((
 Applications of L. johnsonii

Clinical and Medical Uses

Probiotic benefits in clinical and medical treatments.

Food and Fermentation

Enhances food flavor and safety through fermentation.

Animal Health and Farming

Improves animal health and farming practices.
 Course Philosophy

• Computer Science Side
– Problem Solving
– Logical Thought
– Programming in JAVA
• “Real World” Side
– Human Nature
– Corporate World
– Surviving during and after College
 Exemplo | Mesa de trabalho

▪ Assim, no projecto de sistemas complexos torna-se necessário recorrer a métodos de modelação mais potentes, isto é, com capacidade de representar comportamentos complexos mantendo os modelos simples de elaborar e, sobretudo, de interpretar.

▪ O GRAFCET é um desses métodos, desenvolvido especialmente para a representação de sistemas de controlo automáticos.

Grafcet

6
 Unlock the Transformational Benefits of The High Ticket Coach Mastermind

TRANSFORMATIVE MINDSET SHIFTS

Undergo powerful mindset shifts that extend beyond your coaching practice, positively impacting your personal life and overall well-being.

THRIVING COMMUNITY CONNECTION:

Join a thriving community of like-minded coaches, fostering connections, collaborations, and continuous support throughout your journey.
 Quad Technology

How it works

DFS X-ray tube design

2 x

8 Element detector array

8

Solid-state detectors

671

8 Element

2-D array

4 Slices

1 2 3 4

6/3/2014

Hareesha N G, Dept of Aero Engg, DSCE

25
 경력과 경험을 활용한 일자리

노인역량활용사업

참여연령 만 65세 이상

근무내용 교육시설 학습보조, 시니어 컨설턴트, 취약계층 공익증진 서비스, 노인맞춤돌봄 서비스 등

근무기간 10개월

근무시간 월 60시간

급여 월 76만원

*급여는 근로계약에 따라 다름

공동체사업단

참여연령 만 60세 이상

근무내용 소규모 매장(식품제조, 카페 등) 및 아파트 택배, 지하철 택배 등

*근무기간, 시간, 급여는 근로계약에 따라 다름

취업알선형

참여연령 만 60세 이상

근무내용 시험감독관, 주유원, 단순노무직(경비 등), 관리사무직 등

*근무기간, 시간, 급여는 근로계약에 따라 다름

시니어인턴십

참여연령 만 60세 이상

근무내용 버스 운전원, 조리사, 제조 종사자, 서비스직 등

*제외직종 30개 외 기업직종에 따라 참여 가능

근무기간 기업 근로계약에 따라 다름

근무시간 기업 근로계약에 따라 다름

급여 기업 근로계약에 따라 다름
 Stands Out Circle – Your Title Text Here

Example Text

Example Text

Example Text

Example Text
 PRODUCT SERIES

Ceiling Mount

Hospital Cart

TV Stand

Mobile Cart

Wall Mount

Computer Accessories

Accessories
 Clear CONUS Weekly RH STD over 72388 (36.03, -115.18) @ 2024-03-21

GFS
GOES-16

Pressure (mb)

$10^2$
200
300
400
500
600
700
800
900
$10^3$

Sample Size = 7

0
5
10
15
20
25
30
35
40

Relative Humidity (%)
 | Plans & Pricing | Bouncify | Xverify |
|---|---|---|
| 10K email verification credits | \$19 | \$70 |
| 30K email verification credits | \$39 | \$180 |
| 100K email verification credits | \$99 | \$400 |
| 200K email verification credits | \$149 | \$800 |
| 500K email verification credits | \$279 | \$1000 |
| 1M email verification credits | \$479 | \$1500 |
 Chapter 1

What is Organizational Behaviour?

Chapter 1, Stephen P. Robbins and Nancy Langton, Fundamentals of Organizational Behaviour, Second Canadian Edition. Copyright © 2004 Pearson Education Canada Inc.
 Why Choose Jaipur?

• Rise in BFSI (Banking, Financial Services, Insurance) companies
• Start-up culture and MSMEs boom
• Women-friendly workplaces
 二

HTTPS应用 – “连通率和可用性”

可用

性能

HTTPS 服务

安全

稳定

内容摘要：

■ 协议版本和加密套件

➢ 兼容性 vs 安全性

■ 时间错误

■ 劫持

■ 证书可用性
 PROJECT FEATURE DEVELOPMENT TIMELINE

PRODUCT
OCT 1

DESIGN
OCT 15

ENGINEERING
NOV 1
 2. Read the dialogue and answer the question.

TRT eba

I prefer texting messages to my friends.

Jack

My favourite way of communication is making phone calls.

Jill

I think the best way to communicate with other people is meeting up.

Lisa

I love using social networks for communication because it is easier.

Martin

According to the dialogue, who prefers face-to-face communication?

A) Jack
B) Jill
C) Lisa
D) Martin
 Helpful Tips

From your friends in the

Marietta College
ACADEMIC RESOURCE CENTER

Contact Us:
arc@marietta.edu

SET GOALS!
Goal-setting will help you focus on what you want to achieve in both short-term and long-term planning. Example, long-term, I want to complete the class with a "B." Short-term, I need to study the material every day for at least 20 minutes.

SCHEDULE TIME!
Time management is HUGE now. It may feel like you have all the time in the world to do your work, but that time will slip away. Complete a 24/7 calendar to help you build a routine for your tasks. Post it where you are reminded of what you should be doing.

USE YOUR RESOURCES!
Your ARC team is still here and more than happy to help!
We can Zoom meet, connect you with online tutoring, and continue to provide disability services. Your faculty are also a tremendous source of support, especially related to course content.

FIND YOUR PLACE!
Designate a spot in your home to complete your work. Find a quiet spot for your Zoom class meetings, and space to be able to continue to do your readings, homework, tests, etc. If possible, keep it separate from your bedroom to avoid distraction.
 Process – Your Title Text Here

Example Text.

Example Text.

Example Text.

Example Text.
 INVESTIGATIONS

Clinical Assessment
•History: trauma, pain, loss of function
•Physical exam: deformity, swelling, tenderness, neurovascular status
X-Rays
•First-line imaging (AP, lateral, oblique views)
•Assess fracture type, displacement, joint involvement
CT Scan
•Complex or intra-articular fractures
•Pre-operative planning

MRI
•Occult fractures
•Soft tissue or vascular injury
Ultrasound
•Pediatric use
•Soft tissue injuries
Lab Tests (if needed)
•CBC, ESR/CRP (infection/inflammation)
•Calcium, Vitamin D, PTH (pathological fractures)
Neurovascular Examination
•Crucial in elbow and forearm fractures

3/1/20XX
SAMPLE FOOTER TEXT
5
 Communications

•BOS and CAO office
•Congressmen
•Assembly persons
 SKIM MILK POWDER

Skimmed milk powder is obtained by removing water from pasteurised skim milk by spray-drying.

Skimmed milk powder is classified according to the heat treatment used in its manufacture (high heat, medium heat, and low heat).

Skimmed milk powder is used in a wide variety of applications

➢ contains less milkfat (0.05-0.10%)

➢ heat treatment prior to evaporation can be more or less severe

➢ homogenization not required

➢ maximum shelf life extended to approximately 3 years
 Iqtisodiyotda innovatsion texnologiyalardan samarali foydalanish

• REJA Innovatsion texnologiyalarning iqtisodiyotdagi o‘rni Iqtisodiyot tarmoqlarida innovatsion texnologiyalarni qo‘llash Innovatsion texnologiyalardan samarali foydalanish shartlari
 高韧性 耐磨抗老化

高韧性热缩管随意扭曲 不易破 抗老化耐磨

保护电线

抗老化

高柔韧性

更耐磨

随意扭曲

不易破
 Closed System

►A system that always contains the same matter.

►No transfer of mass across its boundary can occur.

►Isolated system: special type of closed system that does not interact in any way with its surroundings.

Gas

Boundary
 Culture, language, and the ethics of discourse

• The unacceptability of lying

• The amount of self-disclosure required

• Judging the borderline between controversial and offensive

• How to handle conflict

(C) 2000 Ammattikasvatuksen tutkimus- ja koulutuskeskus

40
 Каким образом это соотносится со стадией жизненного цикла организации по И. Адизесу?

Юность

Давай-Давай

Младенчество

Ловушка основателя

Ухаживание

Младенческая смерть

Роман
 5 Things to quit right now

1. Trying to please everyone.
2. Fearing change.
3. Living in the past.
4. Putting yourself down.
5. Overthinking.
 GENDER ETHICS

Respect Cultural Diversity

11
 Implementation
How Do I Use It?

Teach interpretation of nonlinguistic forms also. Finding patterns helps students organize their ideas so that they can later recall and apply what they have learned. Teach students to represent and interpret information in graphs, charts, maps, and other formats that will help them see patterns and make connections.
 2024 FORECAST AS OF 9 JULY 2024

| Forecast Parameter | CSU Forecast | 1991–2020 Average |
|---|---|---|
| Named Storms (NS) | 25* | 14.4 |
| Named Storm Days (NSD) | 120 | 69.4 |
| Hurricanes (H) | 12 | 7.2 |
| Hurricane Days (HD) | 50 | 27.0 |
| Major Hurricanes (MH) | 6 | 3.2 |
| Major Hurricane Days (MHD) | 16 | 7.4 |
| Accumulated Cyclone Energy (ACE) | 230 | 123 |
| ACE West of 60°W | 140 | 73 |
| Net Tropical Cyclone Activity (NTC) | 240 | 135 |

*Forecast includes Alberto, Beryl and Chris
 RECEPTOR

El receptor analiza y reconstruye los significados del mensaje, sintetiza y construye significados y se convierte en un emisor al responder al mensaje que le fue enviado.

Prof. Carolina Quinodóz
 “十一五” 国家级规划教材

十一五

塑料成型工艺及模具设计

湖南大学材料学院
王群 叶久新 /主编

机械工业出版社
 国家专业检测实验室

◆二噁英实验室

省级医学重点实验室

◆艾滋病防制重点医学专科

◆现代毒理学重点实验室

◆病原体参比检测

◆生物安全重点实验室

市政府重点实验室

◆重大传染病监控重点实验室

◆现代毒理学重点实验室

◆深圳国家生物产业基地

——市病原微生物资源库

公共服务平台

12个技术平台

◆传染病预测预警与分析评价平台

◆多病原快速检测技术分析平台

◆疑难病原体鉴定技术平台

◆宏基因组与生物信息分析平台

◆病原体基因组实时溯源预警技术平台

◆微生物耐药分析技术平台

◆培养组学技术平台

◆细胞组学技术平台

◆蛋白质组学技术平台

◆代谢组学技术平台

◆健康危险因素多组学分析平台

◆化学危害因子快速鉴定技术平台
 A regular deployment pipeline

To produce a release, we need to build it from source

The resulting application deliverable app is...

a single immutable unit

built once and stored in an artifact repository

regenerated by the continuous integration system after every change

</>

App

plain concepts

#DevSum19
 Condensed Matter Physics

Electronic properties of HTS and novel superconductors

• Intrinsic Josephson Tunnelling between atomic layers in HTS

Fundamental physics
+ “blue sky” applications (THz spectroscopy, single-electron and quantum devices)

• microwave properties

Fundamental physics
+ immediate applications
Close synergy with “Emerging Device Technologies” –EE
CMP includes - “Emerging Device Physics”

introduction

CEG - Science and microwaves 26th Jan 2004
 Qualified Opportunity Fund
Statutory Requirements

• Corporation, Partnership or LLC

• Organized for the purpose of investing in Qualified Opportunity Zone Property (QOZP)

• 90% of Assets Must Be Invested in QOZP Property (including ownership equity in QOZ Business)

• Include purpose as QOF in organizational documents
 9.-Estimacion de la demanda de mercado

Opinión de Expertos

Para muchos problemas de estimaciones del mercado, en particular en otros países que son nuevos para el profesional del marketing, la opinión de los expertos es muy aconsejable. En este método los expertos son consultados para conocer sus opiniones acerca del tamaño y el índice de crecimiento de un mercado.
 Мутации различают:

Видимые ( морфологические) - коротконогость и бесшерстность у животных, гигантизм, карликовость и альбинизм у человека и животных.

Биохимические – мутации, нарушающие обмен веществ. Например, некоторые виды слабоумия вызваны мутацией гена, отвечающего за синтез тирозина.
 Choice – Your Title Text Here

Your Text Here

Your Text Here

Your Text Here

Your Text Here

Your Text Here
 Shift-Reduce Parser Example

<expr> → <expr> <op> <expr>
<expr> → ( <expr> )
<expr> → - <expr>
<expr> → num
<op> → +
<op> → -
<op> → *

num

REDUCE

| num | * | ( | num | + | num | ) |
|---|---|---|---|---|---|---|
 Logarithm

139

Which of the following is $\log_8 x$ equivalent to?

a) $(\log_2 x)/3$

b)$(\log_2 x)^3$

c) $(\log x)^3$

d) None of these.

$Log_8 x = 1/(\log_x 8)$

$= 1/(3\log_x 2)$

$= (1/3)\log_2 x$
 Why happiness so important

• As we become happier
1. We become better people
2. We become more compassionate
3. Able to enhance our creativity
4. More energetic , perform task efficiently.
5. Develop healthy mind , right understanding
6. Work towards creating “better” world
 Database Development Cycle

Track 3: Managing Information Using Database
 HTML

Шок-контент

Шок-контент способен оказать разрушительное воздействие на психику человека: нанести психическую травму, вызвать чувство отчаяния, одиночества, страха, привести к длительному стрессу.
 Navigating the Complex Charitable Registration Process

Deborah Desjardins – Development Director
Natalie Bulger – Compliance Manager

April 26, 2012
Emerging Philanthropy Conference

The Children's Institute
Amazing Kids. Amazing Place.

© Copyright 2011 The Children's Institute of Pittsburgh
))
Find "lateral, oblique views)" in the entries above and copy that whole line exactly, then each line after it through the line that contains "Давай-Давай".

Response to this task —
•First-line imaging (AP, lateral, oblique views)
•Assess fracture type, displacement, joint involvement
CT Scan
•Complex or intra-articular fractures
•Pre-operative planning

MRI
•Occult fractures
•Soft tissue or vascular injury
Ultrasound
•Pediatric use
•Soft tissue injuries
Lab Tests (if needed)
•CBC, ESR/CRP (infection/inflammation)
•Calcium, Vitamin D, PTH (pathological fractures)
Neurovascular Examination
•Crucial in elbow and forearm fractures

3/1/20XX
SAMPLE FOOTER TEXT
5
 Communications

•BOS and CAO office
•Congressmen
•Assembly persons
 SKIM MILK POWDER

Skimmed milk powder is obtained by removing water from pasteurised skim milk by spray-drying.

Skimmed milk powder is classified according to the heat treatment used in its manufacture (high heat, medium heat, and low heat).

Skimmed milk powder is used in a wide variety of applications

➢ contains less milkfat (0.05-0.10%)

➢ heat treatment prior to evaporation can be more or less severe

➢ homogenization not required

➢ maximum shelf life extended to approximately 3 years
 Iqtisodiyotda innovatsion texnologiyalardan samarali foydalanish

• REJA Innovatsion texnologiyalarning iqtisodiyotdagi o‘rni Iqtisodiyot tarmoqlarida innovatsion texnologiyalarni qo‘llash Innovatsion texnologiyalardan samarali foydalanish shartlari
 高韧性 耐磨抗老化

高韧性热缩管随意扭曲 不易破 抗老化耐磨

保护电线

抗老化

高柔韧性

更耐磨

随意扭曲

不易破
 Closed System

►A system that always contains the same matter.

►No transfer of mass across its boundary can occur.

►Isolated system: special type of closed system that does not interact in any way with its surroundings.

Gas

Boundary
 Culture, language, and the ethics of discourse

• The unacceptability of lying

• The amount of self-disclosure required

• Judging the borderline between controversial and offensive

• How to handle conflict

(C) 2000 Ammattikasvatuksen tutkimus- ja koulutuskeskus

40
 Каким образом это соотносится со стадией жизненного цикла организации по И. Адизесу?

Юность

Давай-Давай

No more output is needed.